Work instructions
Please reproduce the health care debate text below in full, word for word.

==== Supplied text ====

The health care debate: Seeing ourselves through the eyes of others

Desmond Tutu

Source: The Guardian

I wonder if the behavior of Europeans is restrained by a desire to maintain their self-image in the eyes of neighboring countries. Is there social pressure in France to avoid outrageous behavior because your nation would immediately be ridiculed by England and Germany? Does national pride operate as a constraint?
That certainly doesn’t happen in the US. We have little knowledge of what other countries think of us. We get our news from American media outlets – Fox, MSNBC – that confirm our narrow point of view. It’s in the interests of these outlets to magnify events and fan our emotions so we’ll keep coming back for more. Their tactics include demeaning or demonizing those who hold a different point of view. Liberal and conservative media are equally guilty of this behavior.


Scientist Peter Gleick recently returned from meetings in Europe attended by people from over 130 countries. He reports that foreigners read about our acrimonious debate over health care and are incredulous. They’re shocked by “the expanding efforts of home-grown extremists to undermine rational discourse, eliminate the use of fact and science in policymaking, and shut down public debate over the vital issues of our times through hate, vitriol, and ad hominem attacks.”

==== Listed entries ====

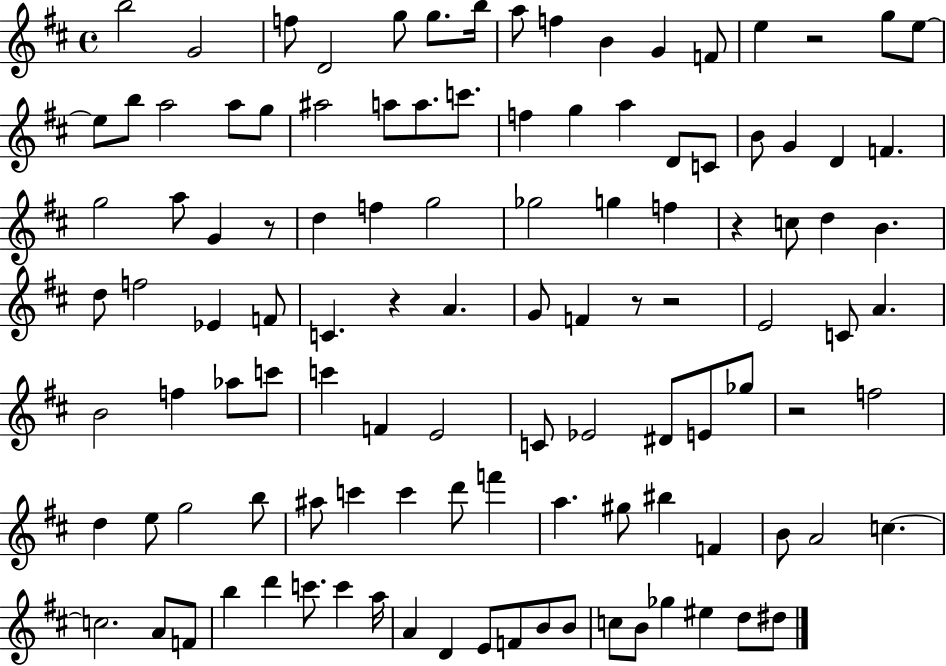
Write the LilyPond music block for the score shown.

{
  \clef treble
  \time 4/4
  \defaultTimeSignature
  \key d \major
  b''2 g'2 | f''8 d'2 g''8 g''8. b''16 | a''8 f''4 b'4 g'4 f'8 | e''4 r2 g''8 e''8~~ | \break e''8 b''8 a''2 a''8 g''8 | ais''2 a''8 a''8. c'''8. | f''4 g''4 a''4 d'8 c'8 | b'8 g'4 d'4 f'4. | \break g''2 a''8 g'4 r8 | d''4 f''4 g''2 | ges''2 g''4 f''4 | r4 c''8 d''4 b'4. | \break d''8 f''2 ees'4 f'8 | c'4. r4 a'4. | g'8 f'4 r8 r2 | e'2 c'8 a'4. | \break b'2 f''4 aes''8 c'''8 | c'''4 f'4 e'2 | c'8 ees'2 dis'8 e'8 ges''8 | r2 f''2 | \break d''4 e''8 g''2 b''8 | ais''8 c'''4 c'''4 d'''8 f'''4 | a''4. gis''8 bis''4 f'4 | b'8 a'2 c''4.~~ | \break c''2. a'8 f'8 | b''4 d'''4 c'''8. c'''4 a''16 | a'4 d'4 e'8 f'8 b'8 b'8 | c''8 b'8 ges''4 eis''4 d''8 dis''8 | \break \bar "|."
}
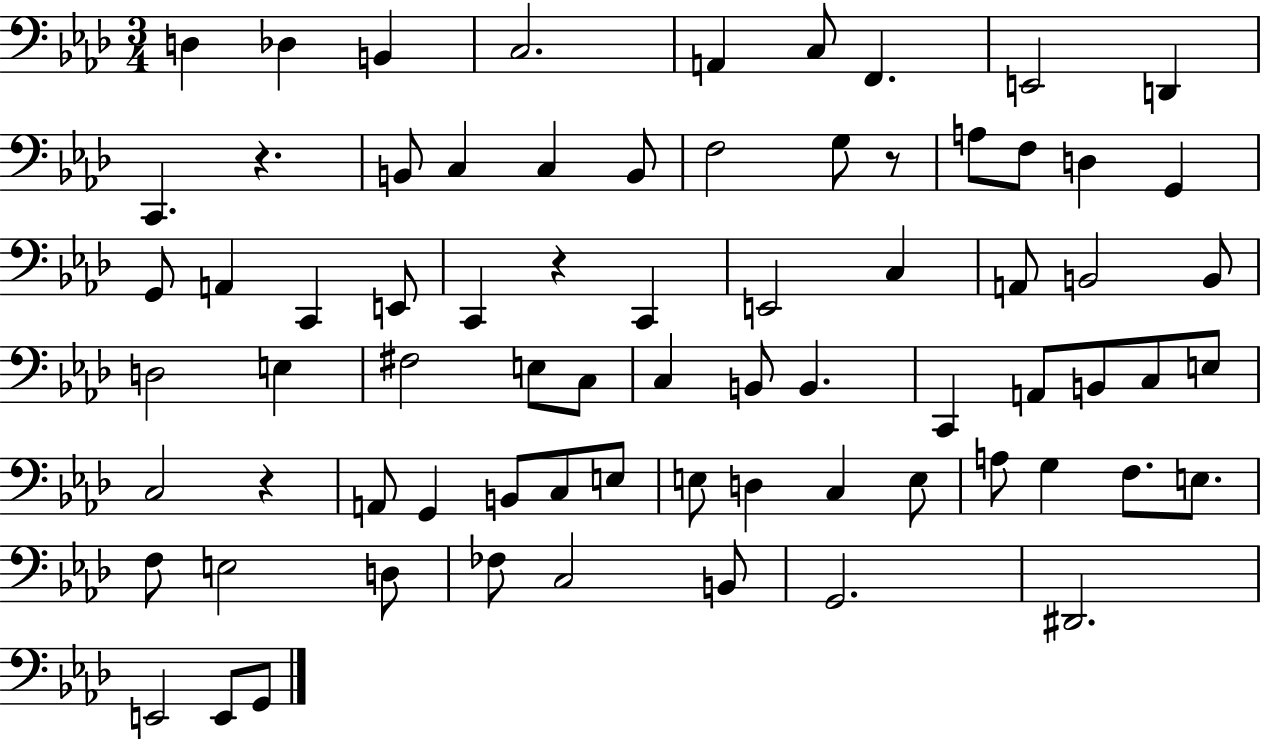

====

Exercise result
The health care debate: Seeing ourselves through the eyes of others

Desmond Tutu

Source: The Guardian

I wonder if the behavior of Europeans is restrained by a desire to maintain their self-image in the eyes of neighboring countries. Is there social pressure in France to avoid outrageous behavior because your nation would immediately be ridiculed by England and Germany? Does national pride operate as a constraint?
That certainly doesn’t happen in the US. We have little knowledge of what other countries think of us. We get our news from American media outlets – Fox, MSNBC – that confirm our narrow point of view. It’s in the interests of these outlets to magnify events and fan our emotions so we’ll keep coming back for more. Their tactics include demeaning or demonizing those who hold a different point of view. Liberal and conservative media are equally guilty of this behavior.


Scientist Peter Gleick recently returned from meetings in Europe attended by people from over 130 countries. He reports that foreigners read about our acrimonious debate over health care and are incredulous. They’re shocked by “the expanding efforts of home-grown extremists to undermine rational discourse, eliminate the use of fact and science in policymaking, and shut down public debate over the vital issues of our times through hate, vitriol, and ad hominem attacks.”